Now, of course, vehicles can't go everywhere in a city, and thus they need robots like the Pacbot, which has tracks. But the ultimate military robot, of course, is one that is humanoid -- think Terminator, but with an American flag stamped on its chest. A humanoid robot can go anywhere that a human being could go. With the right technology, it could climb a flight of stairs, squeeze through a crevice or leap over walls. It could basically handle terrain that vehicles or tracked robots could not possibly navigate today. This way, America can invade nations beyond those built on the plains, and we can move up to invading mountainous nations as well.
There's little doubt where all of this is heading. Granted, we are many years away. But in the decades ahead, you can bet that the U.S. military is going to be looking at building and deploying an army of humanoid robotics armed with lethal weapons that go out into the world and do all of the unjustified killing for us, instead of using young men and women that have to be recruited from the general population. The one thing these robots WON'T have is video cameras with broadcast capability, because god knows the U.S. population won't be shown images of the killing actually taking place. And robots can easily have their RAM erased, as NASA has readily proven with the Mars rovers.
The whole question of armed robots brings up all sorts of ethical questions about warfare, diplomacy, the use of technology, who's in charge, failsafe mechanisms, and so on. I'm certain the Pentagon is pouring over the more obvious ethical implications right this minute.
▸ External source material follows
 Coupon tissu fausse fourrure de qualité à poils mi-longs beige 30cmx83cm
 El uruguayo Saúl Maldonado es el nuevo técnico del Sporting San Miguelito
Stuff like: "If a U.S. military robot shoots and kills a young civilian child in Iraq, can we still count it as a kill?" Or, "If U.S. civilians become a pain in the ass by holding public protests about the use of military robots, can we unleash the robots on them too? Do these also count as kills?"
Let me mention my number one concern in all of this: that a Hitler-like madman would someday gain control of an army of technologically advanced robots armed with weapons and decide to use them for some personal or political gain by invading yet another country for an unjustified reason. But, thankfully, the American voters never elect power-hungry madmen to the nation's highest office, so that will never happen. Good thing our public education system keeps our citizens smart, huh?
Essentially, advances in robotic technology will make warfare easier. It will lower the threshold of resistance to engaging in warfare, and that makes for a dangerous recipe when the nation with the most firepower in the world doesn't yet have the maturity to know how to properly threaten the use of force without actually unleashing it.